Currently there are 13 states and the District of Columbia as well as 15 other countries that have legalized same-sex marriage. If you and your partner are married in one of these areas you are now able to file a married filing joint (or married filing separate) federal tax return.
In June 2013, the Supreme Court ruled the federal tax aspects of the Defense of Marriage Act invalid. Therefore, the US Department of the Treasury and the Internal Revenue Service have changed the way same-sex couples are treated for federal tax purposes.
Under the new ruling, same-sex couples will be treated as married for all federal tax purposes, including income, gift and estate taxes. The ruling applies to all federal tax provisions where marriage is a factor, including filing status, claiming personal and dependency exemptions, taking the standard deduction, employee benefits, contributing to an IRA and claiming the earned income tax credit or child tax credit.

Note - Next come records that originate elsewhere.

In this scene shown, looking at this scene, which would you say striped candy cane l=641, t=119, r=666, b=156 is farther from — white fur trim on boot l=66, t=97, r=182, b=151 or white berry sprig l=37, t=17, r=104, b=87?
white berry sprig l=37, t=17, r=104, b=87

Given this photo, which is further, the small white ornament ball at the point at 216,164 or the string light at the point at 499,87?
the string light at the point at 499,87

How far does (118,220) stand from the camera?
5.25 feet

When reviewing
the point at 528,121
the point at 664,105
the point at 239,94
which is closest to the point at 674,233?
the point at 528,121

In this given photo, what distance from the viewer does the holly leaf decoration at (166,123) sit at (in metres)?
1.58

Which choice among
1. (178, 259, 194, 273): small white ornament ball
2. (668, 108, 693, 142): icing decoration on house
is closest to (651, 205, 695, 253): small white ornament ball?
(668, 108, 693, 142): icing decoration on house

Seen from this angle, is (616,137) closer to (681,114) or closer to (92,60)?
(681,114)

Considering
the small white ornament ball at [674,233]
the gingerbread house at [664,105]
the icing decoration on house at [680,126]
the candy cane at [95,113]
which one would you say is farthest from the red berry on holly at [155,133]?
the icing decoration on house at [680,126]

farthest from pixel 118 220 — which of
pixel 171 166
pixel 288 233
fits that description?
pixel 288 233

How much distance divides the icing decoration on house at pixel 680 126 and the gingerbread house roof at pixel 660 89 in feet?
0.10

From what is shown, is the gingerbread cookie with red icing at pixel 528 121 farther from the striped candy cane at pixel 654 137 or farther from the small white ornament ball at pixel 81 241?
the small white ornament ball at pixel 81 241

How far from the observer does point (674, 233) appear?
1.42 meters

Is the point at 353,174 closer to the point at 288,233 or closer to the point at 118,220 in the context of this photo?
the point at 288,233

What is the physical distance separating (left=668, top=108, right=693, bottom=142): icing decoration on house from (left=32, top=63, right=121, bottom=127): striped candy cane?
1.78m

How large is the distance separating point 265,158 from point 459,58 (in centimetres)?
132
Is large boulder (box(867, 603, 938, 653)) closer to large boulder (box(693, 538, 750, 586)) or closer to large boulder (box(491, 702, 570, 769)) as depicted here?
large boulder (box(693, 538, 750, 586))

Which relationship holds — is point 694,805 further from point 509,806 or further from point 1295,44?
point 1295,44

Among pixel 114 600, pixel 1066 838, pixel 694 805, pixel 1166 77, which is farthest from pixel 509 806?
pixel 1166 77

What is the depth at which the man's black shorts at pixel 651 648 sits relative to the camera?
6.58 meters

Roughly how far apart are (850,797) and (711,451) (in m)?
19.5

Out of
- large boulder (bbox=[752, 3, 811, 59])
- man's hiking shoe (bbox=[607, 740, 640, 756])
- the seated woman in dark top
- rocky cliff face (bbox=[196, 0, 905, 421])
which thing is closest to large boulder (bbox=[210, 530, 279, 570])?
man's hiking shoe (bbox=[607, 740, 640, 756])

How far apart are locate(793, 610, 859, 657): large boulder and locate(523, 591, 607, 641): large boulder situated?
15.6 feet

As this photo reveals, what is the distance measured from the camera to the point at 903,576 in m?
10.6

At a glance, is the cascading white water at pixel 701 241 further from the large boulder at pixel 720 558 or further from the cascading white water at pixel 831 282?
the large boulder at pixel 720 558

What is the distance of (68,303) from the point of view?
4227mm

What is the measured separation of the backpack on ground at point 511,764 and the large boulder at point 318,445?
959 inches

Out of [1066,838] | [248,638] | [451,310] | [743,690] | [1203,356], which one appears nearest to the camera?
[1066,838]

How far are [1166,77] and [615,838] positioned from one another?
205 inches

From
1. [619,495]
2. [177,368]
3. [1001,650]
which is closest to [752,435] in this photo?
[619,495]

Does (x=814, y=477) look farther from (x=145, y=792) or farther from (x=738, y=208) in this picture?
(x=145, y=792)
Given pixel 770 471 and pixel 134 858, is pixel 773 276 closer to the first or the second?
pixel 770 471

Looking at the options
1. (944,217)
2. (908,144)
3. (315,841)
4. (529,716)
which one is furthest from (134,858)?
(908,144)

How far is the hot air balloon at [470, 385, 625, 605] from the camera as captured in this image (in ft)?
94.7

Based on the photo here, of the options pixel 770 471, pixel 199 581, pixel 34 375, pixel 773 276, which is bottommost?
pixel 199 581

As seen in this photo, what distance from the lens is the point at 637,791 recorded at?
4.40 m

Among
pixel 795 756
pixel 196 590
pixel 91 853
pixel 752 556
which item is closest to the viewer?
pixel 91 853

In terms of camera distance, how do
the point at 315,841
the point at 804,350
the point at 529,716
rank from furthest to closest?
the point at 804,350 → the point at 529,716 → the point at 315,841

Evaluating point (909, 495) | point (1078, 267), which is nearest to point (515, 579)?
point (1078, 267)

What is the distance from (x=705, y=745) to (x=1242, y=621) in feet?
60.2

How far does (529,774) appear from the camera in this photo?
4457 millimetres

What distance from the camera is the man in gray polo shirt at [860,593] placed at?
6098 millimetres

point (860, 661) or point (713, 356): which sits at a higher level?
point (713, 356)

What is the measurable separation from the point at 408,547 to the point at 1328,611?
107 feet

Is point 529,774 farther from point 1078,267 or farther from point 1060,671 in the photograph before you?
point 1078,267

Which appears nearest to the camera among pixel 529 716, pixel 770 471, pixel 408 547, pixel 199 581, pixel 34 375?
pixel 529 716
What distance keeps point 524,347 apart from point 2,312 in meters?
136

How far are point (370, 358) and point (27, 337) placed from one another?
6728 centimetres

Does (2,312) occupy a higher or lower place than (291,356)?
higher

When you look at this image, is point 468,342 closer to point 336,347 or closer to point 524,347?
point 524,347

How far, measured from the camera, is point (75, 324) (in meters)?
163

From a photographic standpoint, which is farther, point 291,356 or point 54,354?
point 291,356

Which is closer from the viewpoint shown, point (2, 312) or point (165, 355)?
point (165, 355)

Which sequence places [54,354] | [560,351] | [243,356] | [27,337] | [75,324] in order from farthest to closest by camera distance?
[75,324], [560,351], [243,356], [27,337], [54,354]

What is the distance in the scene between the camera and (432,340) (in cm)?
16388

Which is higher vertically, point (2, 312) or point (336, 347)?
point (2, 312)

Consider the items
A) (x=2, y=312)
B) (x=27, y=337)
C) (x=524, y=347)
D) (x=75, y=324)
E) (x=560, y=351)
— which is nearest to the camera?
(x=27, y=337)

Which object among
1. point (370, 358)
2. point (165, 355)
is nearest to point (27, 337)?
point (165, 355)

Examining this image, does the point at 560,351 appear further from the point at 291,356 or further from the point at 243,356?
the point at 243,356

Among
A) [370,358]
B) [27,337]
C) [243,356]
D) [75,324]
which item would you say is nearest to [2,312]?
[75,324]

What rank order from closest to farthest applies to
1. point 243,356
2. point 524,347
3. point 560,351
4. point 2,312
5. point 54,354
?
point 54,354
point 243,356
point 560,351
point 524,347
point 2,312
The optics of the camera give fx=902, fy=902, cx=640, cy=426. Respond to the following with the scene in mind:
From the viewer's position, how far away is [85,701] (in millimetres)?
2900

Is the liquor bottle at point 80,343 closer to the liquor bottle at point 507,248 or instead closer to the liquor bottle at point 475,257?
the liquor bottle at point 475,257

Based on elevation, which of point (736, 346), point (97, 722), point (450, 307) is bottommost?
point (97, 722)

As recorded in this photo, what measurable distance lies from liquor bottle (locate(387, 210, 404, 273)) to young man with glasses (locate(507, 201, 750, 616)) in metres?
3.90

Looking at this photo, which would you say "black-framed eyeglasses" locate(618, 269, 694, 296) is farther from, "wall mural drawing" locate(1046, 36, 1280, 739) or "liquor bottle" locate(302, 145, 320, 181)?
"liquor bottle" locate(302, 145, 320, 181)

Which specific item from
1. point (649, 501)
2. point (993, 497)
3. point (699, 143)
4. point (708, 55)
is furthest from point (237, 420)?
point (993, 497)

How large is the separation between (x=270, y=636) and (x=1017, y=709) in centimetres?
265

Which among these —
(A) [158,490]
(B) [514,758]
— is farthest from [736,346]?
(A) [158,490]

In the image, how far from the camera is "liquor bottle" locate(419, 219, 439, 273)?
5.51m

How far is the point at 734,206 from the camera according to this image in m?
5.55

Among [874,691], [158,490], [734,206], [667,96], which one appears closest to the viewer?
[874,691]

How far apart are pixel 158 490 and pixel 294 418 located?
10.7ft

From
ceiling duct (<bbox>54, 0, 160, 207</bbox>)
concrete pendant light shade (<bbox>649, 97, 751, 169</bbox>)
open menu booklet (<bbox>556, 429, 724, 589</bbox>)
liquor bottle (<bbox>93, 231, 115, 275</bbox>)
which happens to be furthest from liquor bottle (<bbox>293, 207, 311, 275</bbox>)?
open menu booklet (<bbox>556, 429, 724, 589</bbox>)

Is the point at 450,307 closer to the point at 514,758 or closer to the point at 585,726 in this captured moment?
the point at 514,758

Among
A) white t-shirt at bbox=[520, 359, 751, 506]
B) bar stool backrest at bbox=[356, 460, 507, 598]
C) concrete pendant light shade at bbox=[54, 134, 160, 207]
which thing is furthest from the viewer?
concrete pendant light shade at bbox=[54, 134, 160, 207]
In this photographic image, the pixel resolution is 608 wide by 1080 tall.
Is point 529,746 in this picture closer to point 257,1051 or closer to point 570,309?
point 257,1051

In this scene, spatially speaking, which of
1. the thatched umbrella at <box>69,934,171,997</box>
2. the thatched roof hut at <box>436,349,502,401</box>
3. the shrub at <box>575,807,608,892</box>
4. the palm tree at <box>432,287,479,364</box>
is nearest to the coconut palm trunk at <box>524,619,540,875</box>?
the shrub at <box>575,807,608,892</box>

Any legally married same-sex (which does not include registered domestic partners, civil unions or other similar formal relationships) must file their tax return as married filing joint or married filing separate. This is not impacted by the area in which you currently reside, as long as your place of marriage recognizes your relationship as a legal marriage, you must file this way. For example, if you currently live in Texas, travel to California to be married, and continue living in Texas, you must file your federal tax return as married.
Each state still has its own set of tax laws that must be followed. For tax years 2010, 2011, and 2012, you can file amended federal tax returns if it is beneficial for you.